Relay Variational Inference: A Method for Accelerated Encoderless VI
This addresses a bottleneck in learning generative models without encoders, which is useful for handling missing or uncertain data, though it appears incremental as it builds on encoderless VI methods.
The paper tackles the slow convergence of encoderless variational inference (VI) by introducing Relay VI (RVI), which improves both convergence speed and performance, often outperforming existing encoderless and amortized VI models like VAEs in experiments.

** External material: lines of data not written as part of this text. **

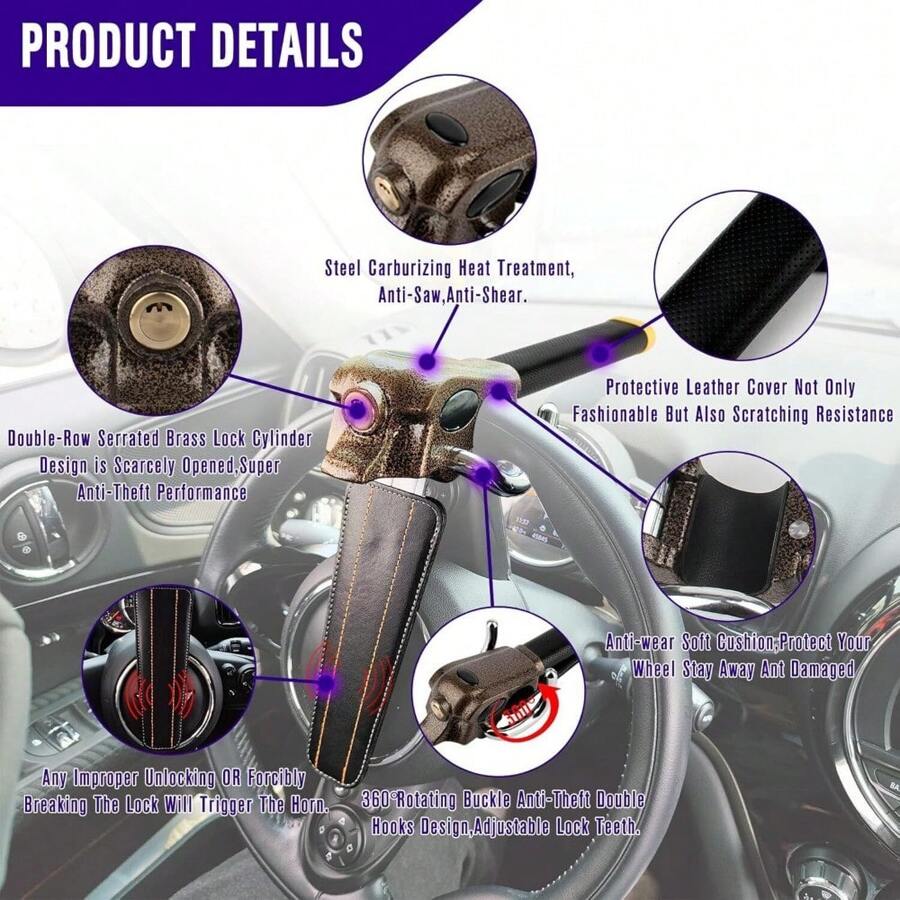 PRODUCT DETAILS

Steel Carburizing Heat Treatment, Anti-Saw,Anti-Shear.

Protective Leather Cover Not Only Fashionable But Also Scratching Resistance

Double-Row Serrated Brass Lock Cylinder Design is Scarcely Opened,Super Anti-Theft Performance

Anti-wear Soft Cushion,Protect Your Wheel Stay Away Ant Damaged

Any Improper Unlocking OR Forcibly Breaking The Lock Will Trigger The Horn.

360°Rotating Buckle Anti-Theft Double Hooks Design,Adjustable Lock Teeth.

Variational Inference (VI) offers a method for approximating intractable likelihoods. In neural VI, inference of approximate posteriors is commonly done using an encoder. Alternatively, encoderless VI offers a framework for learning generative models from data without encountering suboptimalities caused by amortization via an encoder (e.g. in presence of missing or uncertain data). However, in absence of an encoder, such methods often suffer in convergence due to the slow nature of gradient steps required to learn the approximate posterior parameters. In this paper, we introduce Relay VI (RVI), a framework that dramatically improves both the convergence and performance of encoderless VI. In our experiments over multiple datasets, we study the effectiveness of RVI in terms of convergence speed, loss, representation power and missing data imputation. We find RVI to be a unique tool, often superior in both performance and convergence speed to previously proposed encoderless as well as amortized VI models (e.g. VAE).